自己紹介・研究テーマとの出会い
ドイツ語を勉強し始めたのは大学に入ってからになります。私が高校生の時にベルリンの壁が崩壊して東西ドイツが統一し、今後ドイツ語はより重要な言語になっていくだろうと考え、大学一年生の時に第二外国語でドイツ語を選択しました。ドイツ語が持つ硬質で美しい響きに魅せられ、ドイツ・リートを聞いたり、ドイツ語の詩を原文で読んだりするようになり、大学二年次にはドイツ文学専修に進学しました。学部時代は特にゲーテやロマン派の詩、トーマス・マンの小説などを愛好していました。『ブッデンブローク家の人びと』をテーマに卒論を執筆し、卒論を執筆する過程で大学院に進んで勉強を続けることを決心しました。

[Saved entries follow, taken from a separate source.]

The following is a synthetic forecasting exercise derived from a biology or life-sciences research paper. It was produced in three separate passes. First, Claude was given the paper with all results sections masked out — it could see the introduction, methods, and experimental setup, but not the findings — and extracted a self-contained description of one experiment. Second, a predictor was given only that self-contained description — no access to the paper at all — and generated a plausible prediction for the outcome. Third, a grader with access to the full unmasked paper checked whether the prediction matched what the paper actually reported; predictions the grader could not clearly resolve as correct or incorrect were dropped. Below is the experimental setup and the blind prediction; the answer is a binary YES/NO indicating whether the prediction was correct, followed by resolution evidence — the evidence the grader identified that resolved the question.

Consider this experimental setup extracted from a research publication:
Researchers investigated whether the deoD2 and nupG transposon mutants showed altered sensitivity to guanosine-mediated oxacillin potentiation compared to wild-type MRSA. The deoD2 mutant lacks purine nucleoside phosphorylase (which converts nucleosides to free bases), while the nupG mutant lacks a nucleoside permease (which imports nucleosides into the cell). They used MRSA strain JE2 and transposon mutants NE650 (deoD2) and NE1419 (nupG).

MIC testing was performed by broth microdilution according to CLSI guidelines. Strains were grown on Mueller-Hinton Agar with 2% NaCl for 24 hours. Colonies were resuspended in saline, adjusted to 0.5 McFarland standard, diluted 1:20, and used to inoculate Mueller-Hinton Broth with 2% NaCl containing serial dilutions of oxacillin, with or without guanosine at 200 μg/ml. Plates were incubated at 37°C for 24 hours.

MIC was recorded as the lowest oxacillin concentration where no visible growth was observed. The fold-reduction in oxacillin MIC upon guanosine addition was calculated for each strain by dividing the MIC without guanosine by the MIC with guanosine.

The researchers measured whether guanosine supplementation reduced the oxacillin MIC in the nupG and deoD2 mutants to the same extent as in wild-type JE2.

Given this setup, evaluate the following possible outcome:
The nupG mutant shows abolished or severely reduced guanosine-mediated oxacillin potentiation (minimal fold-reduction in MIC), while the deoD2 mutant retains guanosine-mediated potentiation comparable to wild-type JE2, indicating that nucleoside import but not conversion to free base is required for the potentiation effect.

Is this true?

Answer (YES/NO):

修士課程ではベルリンのフンボルト大学に一年間の交換留学をする機会があり、留学先のドイツ詩の授業でヘルダーリンの後期賛歌に出会いました。ヘルダーリンの後期賛歌は、個々の語それ自体が聴き手の耳に迫るように強調され、言葉の流れに緊張や錯綜したもつれ合いをもたらす「固い結合」と呼ばれる独特のリズムを持ち、そこに強い魅力を感じました。またヘルダーリンの詩が持つ哲学的で深遠な詩想にも興味を持ち、ヘーゲル、ハイデガー、アドルノ、ベンヤミンらの美学・芸術論を読むようになり、修士論文ではヘルダーリンとヘーゲルの悲劇論の比較を行いました。
博士課程在学中にギーセン大学へ留学し、Gerhard Kurz教授の下で博士論文を執筆し、ヘルダーリンの諸作品の底に潜む「自己形成(Bildung)」のモチーフについて分析しました。ヘルダーリンにおけるBildungとは,静的・安定的状態と結びつく概念ではなく、対立する様々な「衝動(Trieb)」間の抗争の中で平衡状態を生み出そうとする終わりなき動的なプロセス自体を意味しています。
現在もヘルダーリンを中心に、近代ドイツの詩、詩学、美学などについて研究しています。
学生へ一言
ドイツ語の学習がまず何よりも全ての基礎となります。語学の学習は毎日少しずつコツコツと積み上げていくことが大事です。また広いアンテナを張って様々なことに興味を持つことも重要だと思います。在学中にはぜひ積極的に多種多様な文学作品、映画、演劇、アートなどに触れるようにしてください。大学での学びは高校までの学びとは異なり、教員が学生に与えるものではなく、学生が自分自身の問題意識にしたがって、自発的に見いだしていくものです。教員はただその手助けを行います。大学時代の4年間受け身の姿勢で過ごしてしまうと一生後悔することになります。充実した学生生活をお送り下さい。